# [What to work on]
Rewrite the listing below, replacing "furthest" with "farthest" and keeping every other word as it is. Omit the pictures from your version.

# [The records]
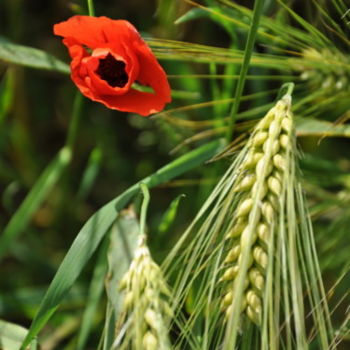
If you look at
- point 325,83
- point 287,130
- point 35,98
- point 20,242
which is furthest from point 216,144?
point 35,98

# [Exercise solution]
If you look at
- point 325,83
- point 287,130
- point 35,98
- point 20,242
which is farthest from point 216,144?
point 35,98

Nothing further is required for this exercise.